■ Problem to solve ■
From the line that includes "phylum: Chordata" to the closing line of the data, please transcribe every line exactly and add nothing.

(Beginning of Data shown)

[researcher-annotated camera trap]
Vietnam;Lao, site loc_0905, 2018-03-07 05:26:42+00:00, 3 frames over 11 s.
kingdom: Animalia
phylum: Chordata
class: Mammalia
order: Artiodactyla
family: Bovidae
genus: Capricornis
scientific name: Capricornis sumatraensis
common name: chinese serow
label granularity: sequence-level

(End of Data shown)

■ Solution for this problem ■
phylum: Chordata
class: Mammalia
order: Artiodactyla
family: Bovidae
genus: Capricornis
scientific name: Capricornis sumatraensis
common name: chinese serow
label granularity: sequence-level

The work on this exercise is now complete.